I was sickened to hear the discussion already shift to matters of money as if the administrative tasks were encroaching too soon on a sacred space reserved only for memories and emotions. It hasn’t even been 24 hours since his time of death and we’re already talking about money and paperwork?
But as the manager continued, it made more sense. He shared the financial pressures that the family faced — health care bills, mortgage payments, university tuition — and how they had been living pay cheque to pay cheque.
No one voiced it but I suspect we were all feeling like there was this invisible wall. His death on one side and our status as coworkers holding us at bay on the other side. There’s this faux pas about emotions in the workplace looming over us. That, and perhaps the limited range of emotions that engineers are so often teased for, is why it was probably easier to focus on whatever tangible support we could offer.
To grieve as a coworker is a bit of an awkward position. You’re not family and while you’ve always been friendly, you aren’t quite sure if you’ve crossed into the “friend” zone. Or if you’re just “work friends”.
But I’m realizing it doesn’t matter what title you want to assign to the relationship or the false attempts to quantify the closeness of the connection.
We were in each others’ lives and that’s enough of a reason to grieve. I’m not grieving as a coworker. I’m grieving as a fellow human being, a soul that has the opportunity to brush by his. Just because those interactions came from work doesn’t make them any less genuine.
I remember him checking in on us during a busy time at work. If we said we were having a bad day simply because something workwise wasn’t going smoothly, he’d chide us and tell us there’s more to life than work.
And after learning about the financial strife he was going through, I feel so silly for once telling him I bought an air conditioner for my dog. Nothing like perspective to make you realize the insensitivity of your previous comments, made all the more barbed for its casualness like a bull in a china shop.

*Required work*. Continue the passage about grieving a coworker, starting right after its last sentence.

Items from a dataset:
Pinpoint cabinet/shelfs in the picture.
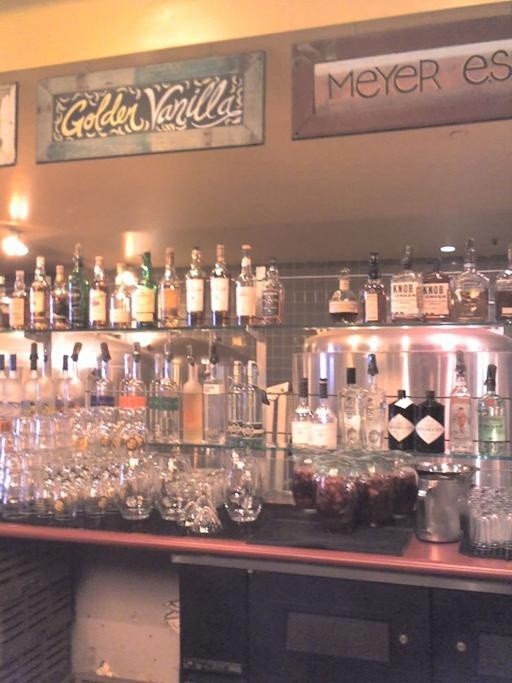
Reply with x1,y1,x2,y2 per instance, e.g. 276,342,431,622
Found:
178,560,512,683
0,252,512,506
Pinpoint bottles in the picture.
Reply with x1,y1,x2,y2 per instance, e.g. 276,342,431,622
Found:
292,353,506,457
1,244,283,331
328,240,511,324
1,341,258,446
282,446,420,535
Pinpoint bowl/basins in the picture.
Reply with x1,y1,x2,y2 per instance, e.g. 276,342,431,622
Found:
415,461,480,480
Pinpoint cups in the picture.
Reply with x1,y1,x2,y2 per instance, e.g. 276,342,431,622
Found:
0,408,262,534
465,485,512,551
415,477,461,543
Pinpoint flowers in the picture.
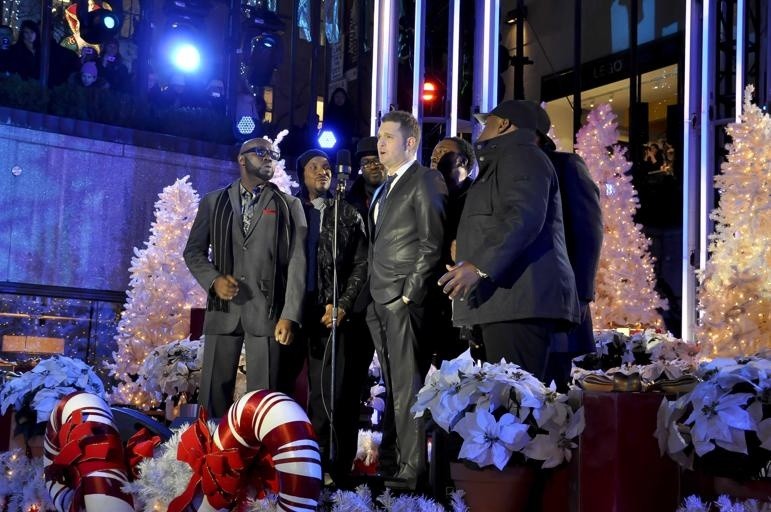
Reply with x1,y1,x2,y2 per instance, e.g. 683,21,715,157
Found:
571,331,771,509
1,355,109,509
313,351,588,510
108,339,252,509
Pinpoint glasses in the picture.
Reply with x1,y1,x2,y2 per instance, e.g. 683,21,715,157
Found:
242,146,280,161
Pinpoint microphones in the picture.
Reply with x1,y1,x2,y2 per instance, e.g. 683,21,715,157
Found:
335,149,351,192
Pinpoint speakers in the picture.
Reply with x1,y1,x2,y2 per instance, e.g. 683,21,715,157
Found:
190,308,206,340
109,406,175,445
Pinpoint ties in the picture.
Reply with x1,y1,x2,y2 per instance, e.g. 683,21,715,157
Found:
374,174,398,239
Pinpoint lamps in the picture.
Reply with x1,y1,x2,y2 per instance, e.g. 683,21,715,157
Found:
75,0,127,47
241,1,288,90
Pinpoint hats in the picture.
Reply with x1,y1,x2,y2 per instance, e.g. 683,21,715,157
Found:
354,136,379,159
472,100,556,151
296,149,328,181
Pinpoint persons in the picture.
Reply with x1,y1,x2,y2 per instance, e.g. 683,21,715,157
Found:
183,138,308,425
282,149,367,492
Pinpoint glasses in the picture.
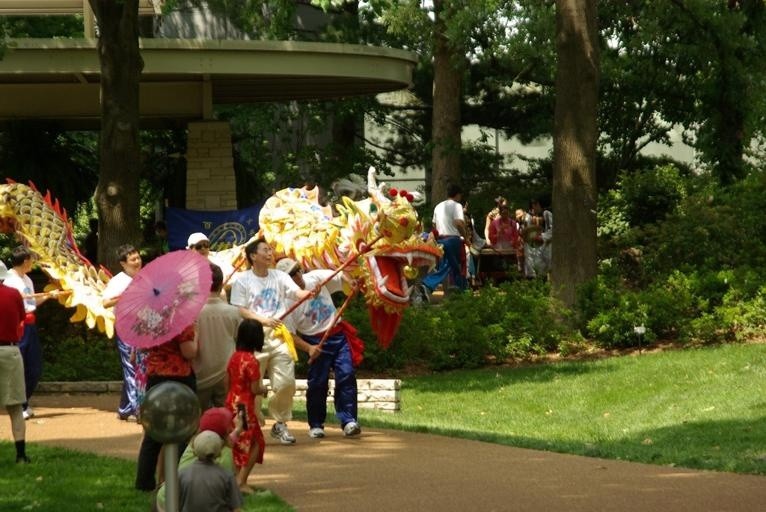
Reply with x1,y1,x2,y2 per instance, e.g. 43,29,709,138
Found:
190,242,210,250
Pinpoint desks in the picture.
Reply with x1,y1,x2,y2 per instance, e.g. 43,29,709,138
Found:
475,248,523,289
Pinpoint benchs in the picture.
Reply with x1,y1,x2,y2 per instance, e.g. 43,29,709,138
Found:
285,3,329,42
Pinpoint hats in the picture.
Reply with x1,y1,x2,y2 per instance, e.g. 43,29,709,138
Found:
0,259,8,281
185,232,210,250
200,406,234,438
276,258,297,277
193,430,222,459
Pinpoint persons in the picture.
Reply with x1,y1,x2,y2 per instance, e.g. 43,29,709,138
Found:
223,318,268,494
419,181,553,305
231,239,320,445
100,243,153,422
186,229,250,411
2,246,63,465
152,404,244,511
130,327,196,491
276,257,359,438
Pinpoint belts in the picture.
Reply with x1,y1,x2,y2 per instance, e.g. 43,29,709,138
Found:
0,340,19,348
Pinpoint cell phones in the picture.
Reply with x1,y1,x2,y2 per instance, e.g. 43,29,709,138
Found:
238,403,248,429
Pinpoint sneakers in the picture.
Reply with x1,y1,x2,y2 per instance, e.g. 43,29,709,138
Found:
342,422,361,437
419,283,432,303
307,426,325,438
23,405,34,420
120,411,137,423
15,455,32,465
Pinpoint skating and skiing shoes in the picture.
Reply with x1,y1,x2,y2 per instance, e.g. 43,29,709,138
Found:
270,421,297,445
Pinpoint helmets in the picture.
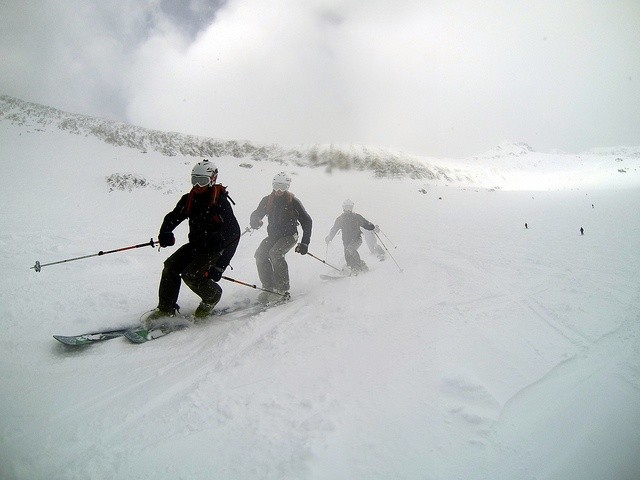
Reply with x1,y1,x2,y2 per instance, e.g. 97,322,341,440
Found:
191,159,218,178
273,172,290,184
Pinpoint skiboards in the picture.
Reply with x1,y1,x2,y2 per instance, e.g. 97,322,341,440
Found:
224,290,302,325
52,294,233,350
319,269,355,281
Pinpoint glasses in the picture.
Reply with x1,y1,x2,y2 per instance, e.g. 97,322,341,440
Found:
191,175,211,187
343,205,353,210
274,183,289,192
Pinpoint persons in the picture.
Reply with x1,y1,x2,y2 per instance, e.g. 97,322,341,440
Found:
247,171,312,304
142,158,241,325
327,200,380,274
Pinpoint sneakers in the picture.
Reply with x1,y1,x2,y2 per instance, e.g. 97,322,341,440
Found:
257,288,273,303
195,287,222,317
269,290,290,305
146,304,179,322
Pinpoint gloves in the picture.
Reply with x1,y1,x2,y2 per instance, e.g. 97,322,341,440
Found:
158,233,175,248
208,267,222,281
250,216,263,229
295,243,308,255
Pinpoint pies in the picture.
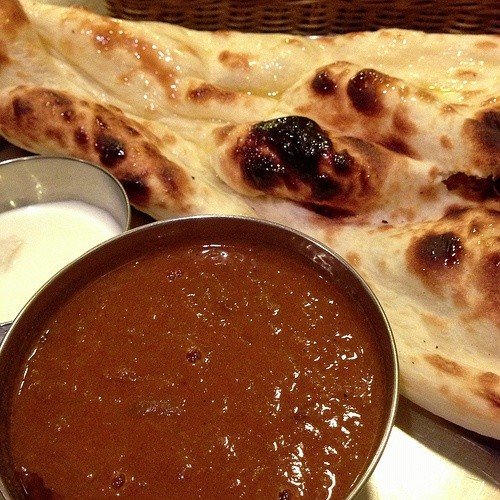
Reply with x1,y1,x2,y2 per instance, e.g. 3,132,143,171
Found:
0,0,500,438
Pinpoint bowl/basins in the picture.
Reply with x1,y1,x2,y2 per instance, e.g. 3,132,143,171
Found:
0,215,400,500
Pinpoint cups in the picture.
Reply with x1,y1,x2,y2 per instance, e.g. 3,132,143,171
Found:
0,156,131,334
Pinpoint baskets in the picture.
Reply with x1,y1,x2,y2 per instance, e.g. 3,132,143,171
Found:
104,0,500,35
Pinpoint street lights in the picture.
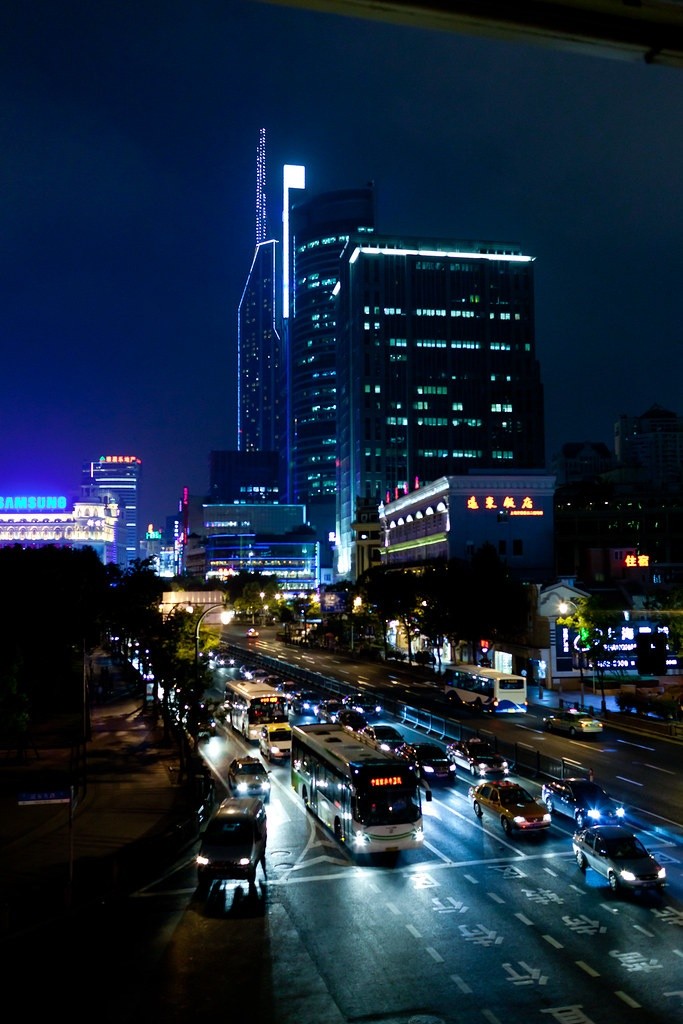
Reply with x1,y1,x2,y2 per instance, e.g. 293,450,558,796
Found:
161,600,194,716
559,601,584,710
192,604,233,759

*The answer*.
I’m surprisingly more emotional than I thought.
Or perhaps it would be more accurate to say it was naive of me to think I could continue on my day only minimally impacted by this news.
All of a sudden he’s here with his optimism and positivity … and then he isn’t. And you’re left sitting at your desk holding on to the last email exchange, still cursing him silently for working up until he could work no more.
We talk about taking care of ourselves and we talk about prioritizing our health over work. But talk is cheap and words without action are easy to say.
The manager voiced his guilt — if only he had convinced him to see a doctor sooner or emphasized more strongly for him to take the time he needed to recover. I think he was voicing the pangs of guilt that we all felt.
We acknowledge that there will always be work to do, and we agree that the company — any company — will take and take and take till its employees have nothing more to give.
But who is “the company”? What is this nebulous construct of a “company”? It’s us. We’re part of the machine and we’re part of the problem.
What is mankind’s most tragic fallacy?
Is it our failure to prioritize the important things in life until it’s too late?
Our hearts know that family is more important than work, but our minds might not. We’re too busy caught up in the rat race of life. Then, one day you realize there’s too much momentum for you to just step off and it’s like you’re on a train that’s lost control.
Is it our inability to cherish the little moments in life?
We cast them to the side as mundane daily occurrences that will come back around tomorrow. Only after something is lost do we comb back through to realize they were diamonds in the rough this entire time.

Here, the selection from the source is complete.